Home » » Nilai KPR FLPP (Rumah Bersubsidi) Naik

Nilai KPR FLPP (Rumah Bersubsidi) Naik

Written By Eko Marwanto on Tuesday, 1 May 2012 | 08:37

Kementerian Perumahan Rakyat (Kemenpera) akhirnya merevisi Peraturan No.05 Tahun 2012 tentang Petunjuk Pelaksanaan Pengadaan Perumahan melalui KPR yang didukung Fasilitas Likuiditas Pembiayaan Perumahan (FLPP). Khusus Zona Sulawesi, Jawa, dan Sumatera Rumah Sejatera Tapak (RST) FLPP naik dari Rp75 juta menjadi Rp88 juta.
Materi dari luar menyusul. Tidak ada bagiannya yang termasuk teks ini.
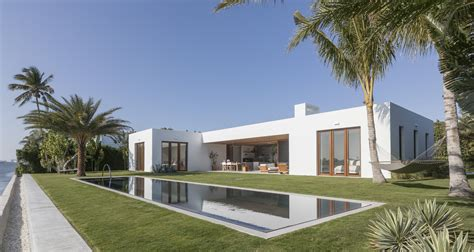 modern contemporary floor l l shaped modern house and contemporary architectural home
"Pengembang perumahan yang membangun perumahan Rumah Sejahtera Tapak (RST) kini bisa bernapas lega. Meskipun belum memuaskan tapi setidaknya revisi nilai jual RST bisa membuat ruang gerak pengembang lebih baik," kata Ketua DPD Real Estate Indonesia (REI) Sulsel, Raymond Arfandi saat menggelar konfrensi pers, Rabu 30 Mei di Kantor REI Sulsel.
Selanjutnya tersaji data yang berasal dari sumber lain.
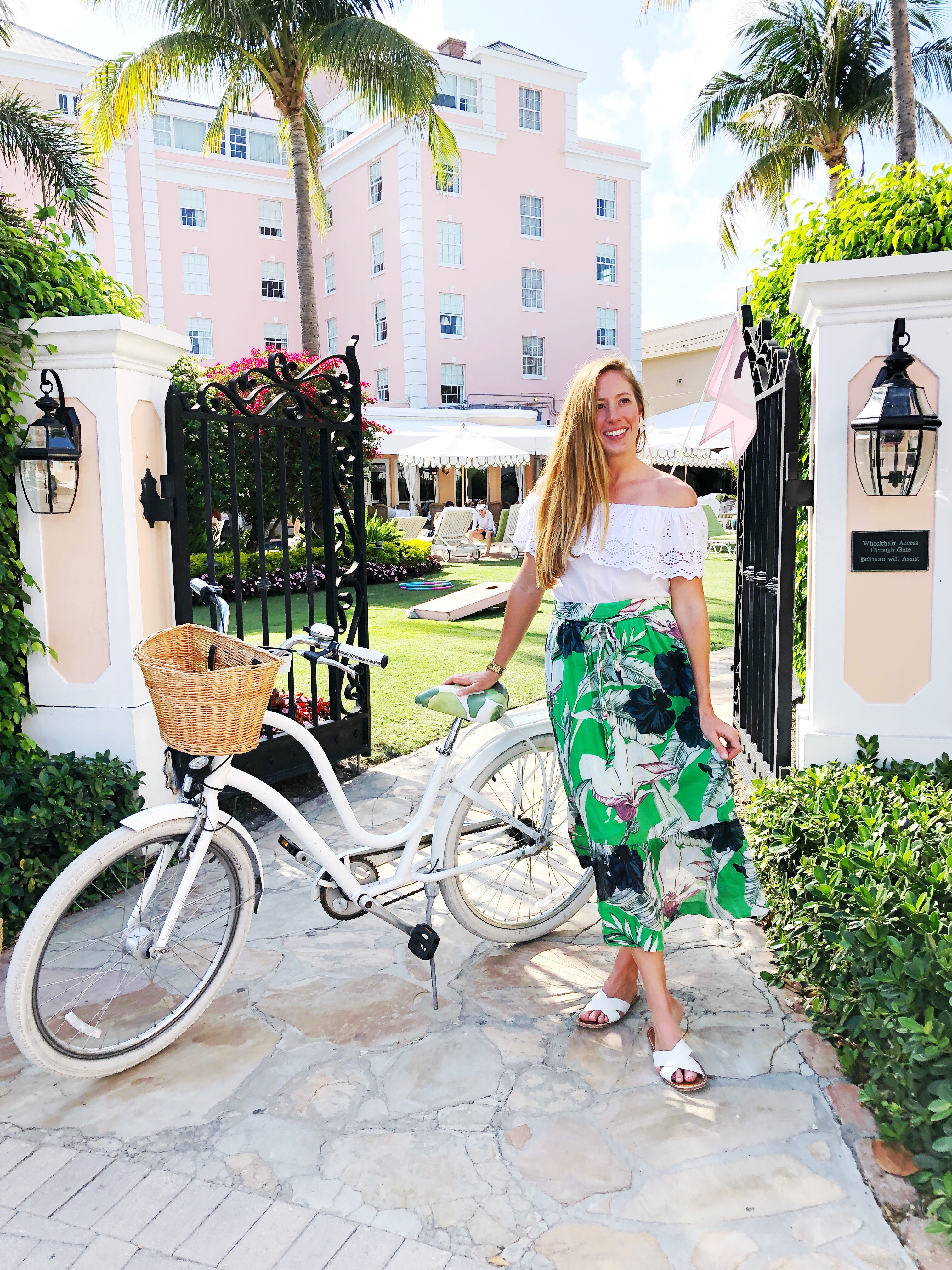 A Tropical Outfit for Palm Beach, Florida / What to Wear on a Beach Vacation / What to Wear in Palm Beach / How to Wear a Maxi Skirt / The Colony Hotel Palm Beach - Sunshine Style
Menurut Raymond, Peraturan Kemenpera ini, ditetapkan per 16 Mei dan diundangkan per 25 Mei 2012. Untuk RST tipe 36 di Zona Sulawesi naik dari sebelumnya Rp70 juta menjadi Rp88 juta. "Idealnya Rp 95 juta. Tetapi Rp88 juta sudah lumayan," kata Raymond didampingi Sekretaris REI Sulsel Arief Mone.

Raymond mengatakan, untuk harga perumahan yang masuk dalam program FLPP ini, dibagi per wilayah. Wilayah I meliputi Sumatera, Jawa (kecuali Jabodetabek), dan Sulawesi senilai Rp88 juta, wilayah II meliputi Kalimantan, Maluku, NTB, dan NTT senilai Rp95 juta.
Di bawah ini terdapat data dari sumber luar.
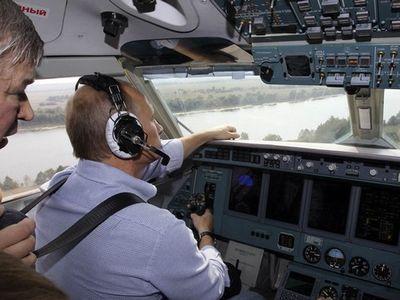 Как Путин на самолете-амфибии пожары тушил (ФОТО)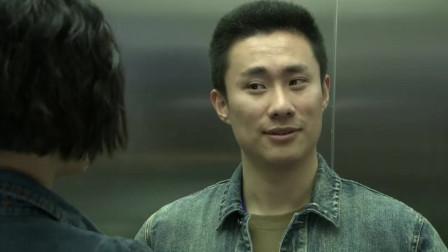 小伙见电梯里有三个美女,想显摆下自己身份,没想三个人带了枪的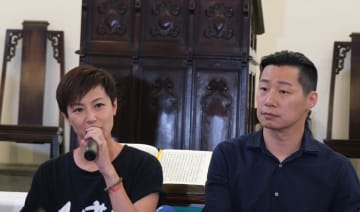 (L-R) Denise Ho and Freddy Lim at the press conference. Photo: Teng Pei-ju.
Wilayah III yang meliputi Papua dan Papua Barat seharga Rp145 juta, serta wilayah IV yang meliputi Jabodetabek, Batam, dan Bali ditetapkan Rp95 Juta.

Dia mengharapkan, dengan adanya revisi tersebut, dapat memacu kembali pengembang untuk memproduksi RST sehingga masyarakat bisa mudah menikmati fasilitas tersebut.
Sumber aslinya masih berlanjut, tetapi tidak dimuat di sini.